*** Opening of SUPPLIED TEXT ***

Boron neutron capture therapy (BNCT) is a method of cancer therapy with a simple idea behind it. Positioning a certain amount of 10B-enriched boron-containing compounds into tumor cells with subsequent irradiation of the tumor tissue by thermal or epithermal neutrons causes tumor damage and death. The mechanism of the tumor cell damage during BNCT is based on the capture-fission reaction between the boron-10 nucleus and a neutron resulting in an a-particle release inside the cell. A successful BNCT therapeutic agent must obey several requirements, most importantly it should (1) selectively accumulate in tumor cells, (2) show certain levels of tumor-to-blood concentration ratios (3 and higher), and (3) provide the therapeutic concentration of 10B in tumor cells (at least 20 μg of 10B/g of tumor).
During the last 60 years, BNCT application in medicine was slowed down by two main factors. The first was almost exclusive concentration of the efforts on studying BNCT effect for brain tumors such as Glioblastoma multiforme which is very difficult to treat . The second factor was the use of only two compounds for clinical trials: boronophenylalanine (BPA) and sodium borocaptate (BSH, thiol derivative of the [B12H12]2- polyhedral borane anion). Although both compounds did not perform very well, they did not require any special delivery techniques and could be administered in water solutions intravenously. Unsatisfactory results of first clinical studies inhibited the development of BNCT for decades.

*** Close of SUPPLIED TEXT ***

Please write out the part of the passage on boron neutron capture therapy starting with "Boron neutron capture" and going on through "10B/g of tumor).".

*** Opening of SUPPLIED DATA ***

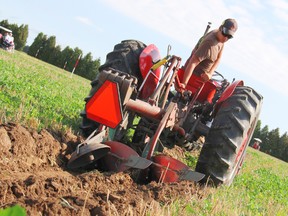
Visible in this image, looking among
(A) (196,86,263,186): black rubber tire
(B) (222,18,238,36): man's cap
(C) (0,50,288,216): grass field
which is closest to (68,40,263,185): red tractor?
(A) (196,86,263,186): black rubber tire

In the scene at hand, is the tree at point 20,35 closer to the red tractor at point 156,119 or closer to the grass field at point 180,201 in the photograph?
the grass field at point 180,201

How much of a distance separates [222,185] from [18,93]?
432 centimetres

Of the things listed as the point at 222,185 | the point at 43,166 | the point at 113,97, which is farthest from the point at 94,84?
the point at 222,185

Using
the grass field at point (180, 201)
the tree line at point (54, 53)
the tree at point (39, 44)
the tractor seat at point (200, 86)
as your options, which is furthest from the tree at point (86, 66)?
the tractor seat at point (200, 86)

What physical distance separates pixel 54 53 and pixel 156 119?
47651 millimetres

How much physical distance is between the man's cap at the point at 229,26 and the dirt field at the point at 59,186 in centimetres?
210

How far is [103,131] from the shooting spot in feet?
16.1

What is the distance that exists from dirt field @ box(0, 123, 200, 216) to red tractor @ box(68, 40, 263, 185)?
9.6 inches

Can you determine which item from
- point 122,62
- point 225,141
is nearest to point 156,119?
point 225,141

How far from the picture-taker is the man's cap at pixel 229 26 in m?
5.72

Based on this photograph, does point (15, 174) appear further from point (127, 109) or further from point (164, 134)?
point (164, 134)

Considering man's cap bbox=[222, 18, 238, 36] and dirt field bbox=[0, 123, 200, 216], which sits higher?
man's cap bbox=[222, 18, 238, 36]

*** Close of SUPPLIED DATA ***

TASK SOLUTION —
Boron neutron capture therapy (BNCT) is a method of cancer therapy with a simple idea behind it. Positioning a certain amount of 10B-enriched boron-containing compounds into tumor cells with subsequent irradiation of the tumor tissue by thermal or epithermal neutrons causes tumor damage and death. The mechanism of the tumor cell damage during BNCT is based on the capture-fission reaction between the boron-10 nucleus and a neutron resulting in an a-particle release inside the cell. A successful BNCT therapeutic agent must obey several requirements, most importantly it should (1) selectively accumulate in tumor cells, (2) show certain levels of tumor-to-blood concentration ratios (3 and higher), and (3) provide the therapeutic concentration of 10B in tumor cells (at least 20 μg of 10B/g of tumor).